Но был получен приказ — взорвать! Во что бы то ни стало! Помню, на столе в штабе лежала карта моста — длинного, более четверти километра, внесенного во все железнодорожные справочники мира. Партизанские командиры снова изучали расположение дотов, систему огня, высчитывали, какое расстояние проходят часовые на своих участках и сколько это занимает времени. Герой Советского Союза Михаил Петрович Ромашин сказал тогда: «Да, недурен мостик!» — и снова склонился над картой.

И наконец сложился план операции — план сражения на большой территории, но направленного к одной цели. Было решено взять мост штурмом, и не с укрепленной восточной, а с западной стороны, где располагались ближайшие к мосту гарнизоны, готовые в любую минуту прийти на помощь его охране. Для этого нужно было пересечь реку и как бы вторично зайти в тыл немцев, пройдя километров сорок по оккупированной территории. Сначала послали туда разведку. Партизаны, уходя, шутили: «В такую даль за фрицами переться, батюшки ж вы мои! Этак скоро придется брать «языков» из самого Берлина...»

«Языки» были доставлены и полностью подтвердили точность данных о расположении гарнизонов. Тогда был составлен план: одна группа партизан атакует станцию Выгоничи, километрах в трех от моста по западной стороне, другая — станцию Полужье, в десятке километров от моста на восточной стороне, — единственную станцию между мостом и Брянском. Задача этих групп — отрезать подкрепления. Третья, самая сильная группа, идет прямо на мост и захватывает его.

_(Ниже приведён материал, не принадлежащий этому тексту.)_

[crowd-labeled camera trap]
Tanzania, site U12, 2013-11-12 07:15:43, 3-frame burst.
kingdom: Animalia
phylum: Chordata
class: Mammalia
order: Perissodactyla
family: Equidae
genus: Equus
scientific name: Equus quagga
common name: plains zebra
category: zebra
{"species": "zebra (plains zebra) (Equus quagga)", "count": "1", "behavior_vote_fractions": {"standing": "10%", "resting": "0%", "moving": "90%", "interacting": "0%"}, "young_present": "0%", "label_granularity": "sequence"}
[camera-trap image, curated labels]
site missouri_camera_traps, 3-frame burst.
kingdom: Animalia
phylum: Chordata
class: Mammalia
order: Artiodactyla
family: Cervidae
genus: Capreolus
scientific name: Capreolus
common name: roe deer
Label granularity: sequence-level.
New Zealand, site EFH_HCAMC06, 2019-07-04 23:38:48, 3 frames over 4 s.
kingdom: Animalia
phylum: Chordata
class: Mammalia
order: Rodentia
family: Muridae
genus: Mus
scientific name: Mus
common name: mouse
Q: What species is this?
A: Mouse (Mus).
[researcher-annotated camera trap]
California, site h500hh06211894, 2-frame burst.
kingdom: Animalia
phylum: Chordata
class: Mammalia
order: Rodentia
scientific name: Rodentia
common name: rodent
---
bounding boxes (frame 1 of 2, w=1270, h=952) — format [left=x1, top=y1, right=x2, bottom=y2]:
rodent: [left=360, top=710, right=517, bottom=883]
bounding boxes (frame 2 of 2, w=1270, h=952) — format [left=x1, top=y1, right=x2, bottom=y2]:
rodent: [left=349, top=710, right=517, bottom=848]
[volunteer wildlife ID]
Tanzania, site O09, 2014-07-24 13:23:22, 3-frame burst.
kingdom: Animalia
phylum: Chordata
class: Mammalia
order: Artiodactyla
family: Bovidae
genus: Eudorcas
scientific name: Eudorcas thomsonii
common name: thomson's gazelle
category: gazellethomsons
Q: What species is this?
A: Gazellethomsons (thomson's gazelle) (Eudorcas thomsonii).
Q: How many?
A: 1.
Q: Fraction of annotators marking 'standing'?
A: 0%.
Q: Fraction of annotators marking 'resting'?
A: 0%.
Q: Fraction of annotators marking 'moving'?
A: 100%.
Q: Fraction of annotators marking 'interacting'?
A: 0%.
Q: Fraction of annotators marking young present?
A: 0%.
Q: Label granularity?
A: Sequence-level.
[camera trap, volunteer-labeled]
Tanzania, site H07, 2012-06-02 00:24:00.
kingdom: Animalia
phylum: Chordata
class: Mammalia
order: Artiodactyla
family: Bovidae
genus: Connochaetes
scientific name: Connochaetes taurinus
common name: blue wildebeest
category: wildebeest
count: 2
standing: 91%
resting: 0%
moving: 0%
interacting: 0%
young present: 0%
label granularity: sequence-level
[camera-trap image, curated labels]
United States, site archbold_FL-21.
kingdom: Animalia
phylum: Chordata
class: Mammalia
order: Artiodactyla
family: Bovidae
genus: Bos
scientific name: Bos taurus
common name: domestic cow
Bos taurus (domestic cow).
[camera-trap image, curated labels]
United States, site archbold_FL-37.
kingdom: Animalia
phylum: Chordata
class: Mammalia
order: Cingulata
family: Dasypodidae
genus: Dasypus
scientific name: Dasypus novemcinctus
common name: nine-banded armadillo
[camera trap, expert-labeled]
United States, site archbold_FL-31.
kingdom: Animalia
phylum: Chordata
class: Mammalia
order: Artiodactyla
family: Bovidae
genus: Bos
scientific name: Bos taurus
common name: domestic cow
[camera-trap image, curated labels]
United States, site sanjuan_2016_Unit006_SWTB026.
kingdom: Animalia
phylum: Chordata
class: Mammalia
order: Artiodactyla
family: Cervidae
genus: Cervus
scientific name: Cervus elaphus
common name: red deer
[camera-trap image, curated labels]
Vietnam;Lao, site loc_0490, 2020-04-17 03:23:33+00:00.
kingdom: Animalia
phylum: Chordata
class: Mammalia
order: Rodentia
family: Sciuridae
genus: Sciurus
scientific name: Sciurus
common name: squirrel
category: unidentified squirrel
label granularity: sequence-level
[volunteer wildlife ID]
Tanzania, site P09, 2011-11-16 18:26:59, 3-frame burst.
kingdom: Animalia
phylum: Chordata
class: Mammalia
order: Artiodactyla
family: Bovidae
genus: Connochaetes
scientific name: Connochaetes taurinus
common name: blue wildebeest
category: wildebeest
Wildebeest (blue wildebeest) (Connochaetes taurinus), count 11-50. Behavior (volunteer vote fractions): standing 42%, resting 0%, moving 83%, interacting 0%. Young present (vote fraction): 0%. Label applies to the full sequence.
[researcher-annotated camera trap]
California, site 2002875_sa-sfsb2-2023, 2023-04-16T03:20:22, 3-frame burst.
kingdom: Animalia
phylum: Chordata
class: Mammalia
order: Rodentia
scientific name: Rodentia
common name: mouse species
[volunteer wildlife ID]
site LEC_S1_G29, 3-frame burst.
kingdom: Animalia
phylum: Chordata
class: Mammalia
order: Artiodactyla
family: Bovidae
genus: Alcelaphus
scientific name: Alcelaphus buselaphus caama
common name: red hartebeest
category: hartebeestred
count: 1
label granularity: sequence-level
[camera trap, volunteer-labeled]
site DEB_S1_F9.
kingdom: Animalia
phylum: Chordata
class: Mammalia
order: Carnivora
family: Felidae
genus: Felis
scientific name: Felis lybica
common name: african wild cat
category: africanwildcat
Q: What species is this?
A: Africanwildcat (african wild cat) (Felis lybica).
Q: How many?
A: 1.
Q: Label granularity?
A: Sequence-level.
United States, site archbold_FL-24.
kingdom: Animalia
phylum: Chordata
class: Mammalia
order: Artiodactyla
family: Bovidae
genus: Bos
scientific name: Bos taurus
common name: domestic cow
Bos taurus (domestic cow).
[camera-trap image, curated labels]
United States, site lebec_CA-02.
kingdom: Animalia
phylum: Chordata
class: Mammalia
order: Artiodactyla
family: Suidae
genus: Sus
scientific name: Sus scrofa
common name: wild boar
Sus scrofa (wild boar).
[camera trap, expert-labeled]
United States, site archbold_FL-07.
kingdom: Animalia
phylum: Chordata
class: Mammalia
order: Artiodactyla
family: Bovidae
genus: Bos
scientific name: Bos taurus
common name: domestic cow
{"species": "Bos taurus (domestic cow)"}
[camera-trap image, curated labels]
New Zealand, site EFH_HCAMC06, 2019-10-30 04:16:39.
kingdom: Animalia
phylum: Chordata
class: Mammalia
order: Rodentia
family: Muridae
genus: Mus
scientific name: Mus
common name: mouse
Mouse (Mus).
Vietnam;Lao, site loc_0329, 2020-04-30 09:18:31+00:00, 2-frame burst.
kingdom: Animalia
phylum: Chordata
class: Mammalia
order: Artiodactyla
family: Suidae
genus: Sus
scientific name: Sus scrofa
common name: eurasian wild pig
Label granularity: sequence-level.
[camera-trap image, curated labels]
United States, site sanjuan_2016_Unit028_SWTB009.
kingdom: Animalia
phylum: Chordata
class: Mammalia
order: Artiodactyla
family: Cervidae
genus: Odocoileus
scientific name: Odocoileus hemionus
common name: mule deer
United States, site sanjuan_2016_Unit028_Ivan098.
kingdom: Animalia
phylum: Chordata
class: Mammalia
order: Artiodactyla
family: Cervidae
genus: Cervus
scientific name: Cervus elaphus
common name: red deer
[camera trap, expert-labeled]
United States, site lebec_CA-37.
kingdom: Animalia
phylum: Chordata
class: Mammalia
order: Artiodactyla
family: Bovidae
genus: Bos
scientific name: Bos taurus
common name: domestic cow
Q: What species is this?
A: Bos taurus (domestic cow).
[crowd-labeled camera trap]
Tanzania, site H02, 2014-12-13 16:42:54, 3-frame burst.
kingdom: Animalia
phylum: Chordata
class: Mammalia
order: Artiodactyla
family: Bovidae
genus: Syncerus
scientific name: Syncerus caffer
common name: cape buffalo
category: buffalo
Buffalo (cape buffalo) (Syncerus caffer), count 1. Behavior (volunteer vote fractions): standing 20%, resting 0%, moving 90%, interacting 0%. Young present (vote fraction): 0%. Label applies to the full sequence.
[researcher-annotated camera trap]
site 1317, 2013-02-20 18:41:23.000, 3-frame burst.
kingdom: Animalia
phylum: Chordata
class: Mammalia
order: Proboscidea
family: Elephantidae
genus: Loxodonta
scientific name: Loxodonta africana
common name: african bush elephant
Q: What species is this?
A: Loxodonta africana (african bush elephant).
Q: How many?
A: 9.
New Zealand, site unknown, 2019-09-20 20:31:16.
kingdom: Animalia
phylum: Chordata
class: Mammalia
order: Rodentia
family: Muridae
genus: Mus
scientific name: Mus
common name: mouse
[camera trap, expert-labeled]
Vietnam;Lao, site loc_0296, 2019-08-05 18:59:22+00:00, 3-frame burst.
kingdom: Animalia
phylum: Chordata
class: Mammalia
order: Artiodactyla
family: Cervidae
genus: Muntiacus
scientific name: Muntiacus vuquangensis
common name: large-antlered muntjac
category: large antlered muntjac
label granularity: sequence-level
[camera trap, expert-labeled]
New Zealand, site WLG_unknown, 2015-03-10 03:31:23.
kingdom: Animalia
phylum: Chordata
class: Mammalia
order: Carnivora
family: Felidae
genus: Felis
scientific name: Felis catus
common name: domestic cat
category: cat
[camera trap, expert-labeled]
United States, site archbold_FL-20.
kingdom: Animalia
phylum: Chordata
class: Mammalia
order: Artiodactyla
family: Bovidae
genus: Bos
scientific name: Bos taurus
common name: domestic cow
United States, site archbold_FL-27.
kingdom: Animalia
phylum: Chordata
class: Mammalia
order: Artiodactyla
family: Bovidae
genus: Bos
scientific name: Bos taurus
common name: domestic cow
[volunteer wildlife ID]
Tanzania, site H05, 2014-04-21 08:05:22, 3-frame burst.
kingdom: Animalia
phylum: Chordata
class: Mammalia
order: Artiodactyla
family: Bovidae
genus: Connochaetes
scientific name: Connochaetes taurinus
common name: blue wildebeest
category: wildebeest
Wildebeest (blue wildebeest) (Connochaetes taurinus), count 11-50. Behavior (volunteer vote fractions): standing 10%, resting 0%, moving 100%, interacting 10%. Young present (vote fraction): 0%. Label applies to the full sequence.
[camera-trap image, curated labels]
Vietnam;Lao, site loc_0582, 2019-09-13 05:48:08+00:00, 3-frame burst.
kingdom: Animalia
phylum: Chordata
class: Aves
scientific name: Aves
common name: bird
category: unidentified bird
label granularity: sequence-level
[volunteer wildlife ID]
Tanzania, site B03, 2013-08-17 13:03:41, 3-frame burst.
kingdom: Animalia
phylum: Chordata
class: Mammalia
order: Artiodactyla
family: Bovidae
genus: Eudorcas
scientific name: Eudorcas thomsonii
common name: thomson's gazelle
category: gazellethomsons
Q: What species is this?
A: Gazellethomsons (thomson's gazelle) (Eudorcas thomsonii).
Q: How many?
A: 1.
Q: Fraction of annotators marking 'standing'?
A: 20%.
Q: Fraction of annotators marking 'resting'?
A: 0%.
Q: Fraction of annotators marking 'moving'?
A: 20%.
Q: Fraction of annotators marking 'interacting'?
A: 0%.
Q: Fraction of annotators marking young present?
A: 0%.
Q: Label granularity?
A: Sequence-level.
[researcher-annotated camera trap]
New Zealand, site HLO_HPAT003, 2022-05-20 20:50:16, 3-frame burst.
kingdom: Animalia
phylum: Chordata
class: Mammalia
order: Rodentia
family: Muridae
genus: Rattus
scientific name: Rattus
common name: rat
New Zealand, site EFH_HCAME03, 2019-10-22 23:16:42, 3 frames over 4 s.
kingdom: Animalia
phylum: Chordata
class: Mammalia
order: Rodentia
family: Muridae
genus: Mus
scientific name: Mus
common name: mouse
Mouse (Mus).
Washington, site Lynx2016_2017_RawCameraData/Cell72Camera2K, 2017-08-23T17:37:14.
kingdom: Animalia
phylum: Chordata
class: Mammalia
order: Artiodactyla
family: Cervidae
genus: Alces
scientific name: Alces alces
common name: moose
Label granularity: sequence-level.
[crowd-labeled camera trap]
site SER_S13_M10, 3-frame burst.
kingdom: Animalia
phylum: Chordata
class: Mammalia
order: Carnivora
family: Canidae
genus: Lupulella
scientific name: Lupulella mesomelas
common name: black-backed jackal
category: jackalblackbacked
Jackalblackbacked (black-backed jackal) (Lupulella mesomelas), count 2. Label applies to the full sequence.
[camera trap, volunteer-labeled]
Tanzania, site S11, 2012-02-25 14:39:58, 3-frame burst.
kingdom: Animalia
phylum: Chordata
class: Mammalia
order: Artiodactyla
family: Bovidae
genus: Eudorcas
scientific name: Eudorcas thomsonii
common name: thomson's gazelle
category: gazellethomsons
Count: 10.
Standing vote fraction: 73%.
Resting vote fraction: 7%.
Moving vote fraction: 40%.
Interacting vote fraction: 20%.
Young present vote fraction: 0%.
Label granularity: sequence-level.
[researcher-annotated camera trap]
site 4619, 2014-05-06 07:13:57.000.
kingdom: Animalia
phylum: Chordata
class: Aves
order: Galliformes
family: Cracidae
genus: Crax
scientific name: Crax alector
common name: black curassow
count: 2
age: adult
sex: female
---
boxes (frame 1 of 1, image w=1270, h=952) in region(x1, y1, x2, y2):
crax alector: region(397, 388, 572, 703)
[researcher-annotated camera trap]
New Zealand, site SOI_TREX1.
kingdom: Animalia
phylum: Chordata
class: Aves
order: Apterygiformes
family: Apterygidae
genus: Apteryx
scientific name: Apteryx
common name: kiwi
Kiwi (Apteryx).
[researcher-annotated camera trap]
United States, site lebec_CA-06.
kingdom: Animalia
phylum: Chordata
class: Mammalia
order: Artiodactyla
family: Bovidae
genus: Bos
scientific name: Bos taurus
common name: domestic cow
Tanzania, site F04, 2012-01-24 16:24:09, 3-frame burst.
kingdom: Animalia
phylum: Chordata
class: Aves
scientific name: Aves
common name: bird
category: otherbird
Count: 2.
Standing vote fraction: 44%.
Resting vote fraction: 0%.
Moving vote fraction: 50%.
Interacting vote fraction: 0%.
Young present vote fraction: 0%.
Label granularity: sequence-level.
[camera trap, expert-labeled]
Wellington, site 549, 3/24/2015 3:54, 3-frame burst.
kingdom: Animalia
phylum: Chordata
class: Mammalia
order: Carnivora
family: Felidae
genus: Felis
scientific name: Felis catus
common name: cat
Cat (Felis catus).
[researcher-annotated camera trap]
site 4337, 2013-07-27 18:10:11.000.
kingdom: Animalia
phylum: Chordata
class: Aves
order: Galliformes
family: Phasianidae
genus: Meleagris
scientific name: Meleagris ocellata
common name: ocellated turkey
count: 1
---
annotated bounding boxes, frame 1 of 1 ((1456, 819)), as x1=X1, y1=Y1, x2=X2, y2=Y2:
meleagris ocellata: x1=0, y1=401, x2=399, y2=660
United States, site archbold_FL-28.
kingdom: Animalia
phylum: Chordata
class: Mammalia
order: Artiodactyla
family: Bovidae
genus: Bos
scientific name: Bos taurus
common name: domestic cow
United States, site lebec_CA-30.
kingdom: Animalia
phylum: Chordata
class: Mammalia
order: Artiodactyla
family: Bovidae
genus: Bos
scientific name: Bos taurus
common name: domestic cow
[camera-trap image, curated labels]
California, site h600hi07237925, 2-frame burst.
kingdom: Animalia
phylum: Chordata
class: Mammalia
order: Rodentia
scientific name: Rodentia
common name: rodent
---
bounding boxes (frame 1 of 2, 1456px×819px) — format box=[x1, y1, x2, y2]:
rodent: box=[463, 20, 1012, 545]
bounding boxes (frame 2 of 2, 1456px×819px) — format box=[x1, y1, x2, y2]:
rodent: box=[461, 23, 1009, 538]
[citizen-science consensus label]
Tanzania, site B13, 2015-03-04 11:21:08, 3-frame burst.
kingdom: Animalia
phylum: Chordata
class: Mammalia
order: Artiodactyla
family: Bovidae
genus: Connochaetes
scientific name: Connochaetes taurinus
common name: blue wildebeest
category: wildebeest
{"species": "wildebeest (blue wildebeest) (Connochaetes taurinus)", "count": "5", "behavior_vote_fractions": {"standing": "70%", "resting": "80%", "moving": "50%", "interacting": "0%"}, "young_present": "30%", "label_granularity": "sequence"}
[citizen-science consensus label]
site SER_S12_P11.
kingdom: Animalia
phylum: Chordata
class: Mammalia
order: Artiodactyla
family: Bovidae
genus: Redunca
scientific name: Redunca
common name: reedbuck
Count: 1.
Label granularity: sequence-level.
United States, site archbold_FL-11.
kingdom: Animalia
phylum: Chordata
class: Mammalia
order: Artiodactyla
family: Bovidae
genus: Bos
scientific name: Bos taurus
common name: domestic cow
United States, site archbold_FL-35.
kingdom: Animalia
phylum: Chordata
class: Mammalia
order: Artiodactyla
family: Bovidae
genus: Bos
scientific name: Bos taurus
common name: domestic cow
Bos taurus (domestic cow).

...Я помолчал и затем спросил:

— Ну что, описать вам атаку? Так это, как говорится, обычный боевой эпизод. Ночью дело было. На двух станциях одновременно заговорили пулеметы, загорелись строения. Полуодетые гитлеровцы стали удирать, но попадали на заранее подготовленные минные поля. Взлетели два деревянных моста на шоссе. Немцы не понимали, что происходит, решили: прорвались советские регулярные части. В это время ринулась на штурм Голубого моста центральная группа. Доты и казармы забросали [138] гранатами. С вышки застрочил пулемет, но кто-то молниеносно взлетел по лестнице и прикончил пулеметчика. Сто семьдесят фашистов погибли — все до одного. Тогда на мост взошли подрывники с толом. Через полчаса раздался взрыв — содрогнулись окрестности, — и мост перестал существовать.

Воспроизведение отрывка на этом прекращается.